◆ TASK ITEM ◆
Find how many lines below hold "genus", and give that number as the entire answer.

◆ EXERCISE INPUT ◆
——————
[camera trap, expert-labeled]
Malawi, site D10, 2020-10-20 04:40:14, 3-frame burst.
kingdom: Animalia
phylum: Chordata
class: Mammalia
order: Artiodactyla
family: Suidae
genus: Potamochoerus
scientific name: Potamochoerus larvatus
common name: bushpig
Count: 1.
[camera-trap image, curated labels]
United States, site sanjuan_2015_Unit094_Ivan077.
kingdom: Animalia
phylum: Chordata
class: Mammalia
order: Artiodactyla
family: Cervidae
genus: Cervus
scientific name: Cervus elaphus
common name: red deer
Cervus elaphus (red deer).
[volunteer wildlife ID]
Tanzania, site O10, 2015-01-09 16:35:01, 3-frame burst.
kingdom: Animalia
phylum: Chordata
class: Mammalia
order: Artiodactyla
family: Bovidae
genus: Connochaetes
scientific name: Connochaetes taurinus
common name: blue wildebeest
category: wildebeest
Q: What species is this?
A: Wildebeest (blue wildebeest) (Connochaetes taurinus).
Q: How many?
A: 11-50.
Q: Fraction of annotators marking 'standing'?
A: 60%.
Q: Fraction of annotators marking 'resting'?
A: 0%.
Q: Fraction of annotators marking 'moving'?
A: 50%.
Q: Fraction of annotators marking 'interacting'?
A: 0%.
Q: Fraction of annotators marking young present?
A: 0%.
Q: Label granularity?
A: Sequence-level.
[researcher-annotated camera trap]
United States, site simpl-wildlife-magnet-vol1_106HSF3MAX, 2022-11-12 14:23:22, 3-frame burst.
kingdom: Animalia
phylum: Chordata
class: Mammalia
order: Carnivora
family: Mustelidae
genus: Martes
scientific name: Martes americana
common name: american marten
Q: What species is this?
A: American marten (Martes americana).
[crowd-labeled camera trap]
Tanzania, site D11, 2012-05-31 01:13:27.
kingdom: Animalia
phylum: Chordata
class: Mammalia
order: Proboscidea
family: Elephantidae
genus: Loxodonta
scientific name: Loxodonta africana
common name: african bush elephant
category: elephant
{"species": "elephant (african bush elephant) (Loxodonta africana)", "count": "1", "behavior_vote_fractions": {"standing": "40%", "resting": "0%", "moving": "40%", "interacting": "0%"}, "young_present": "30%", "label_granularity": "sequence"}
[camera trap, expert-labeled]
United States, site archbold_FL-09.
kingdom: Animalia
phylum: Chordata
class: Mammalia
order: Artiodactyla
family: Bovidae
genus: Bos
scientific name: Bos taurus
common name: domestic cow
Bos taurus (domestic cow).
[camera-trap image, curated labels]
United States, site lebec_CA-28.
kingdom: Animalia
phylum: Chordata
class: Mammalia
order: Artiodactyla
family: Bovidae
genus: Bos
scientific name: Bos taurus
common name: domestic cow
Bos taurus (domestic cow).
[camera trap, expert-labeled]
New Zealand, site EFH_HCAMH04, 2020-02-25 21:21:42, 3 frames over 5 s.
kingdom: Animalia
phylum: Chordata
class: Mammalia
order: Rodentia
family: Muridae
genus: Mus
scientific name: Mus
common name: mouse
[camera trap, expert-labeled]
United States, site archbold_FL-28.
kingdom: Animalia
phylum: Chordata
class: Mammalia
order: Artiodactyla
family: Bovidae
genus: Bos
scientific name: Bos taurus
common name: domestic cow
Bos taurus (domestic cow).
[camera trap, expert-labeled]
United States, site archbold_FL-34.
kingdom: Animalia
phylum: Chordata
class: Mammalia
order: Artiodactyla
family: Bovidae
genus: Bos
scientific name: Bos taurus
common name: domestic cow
——————
◆ FINISHED EXERCISE ◆
10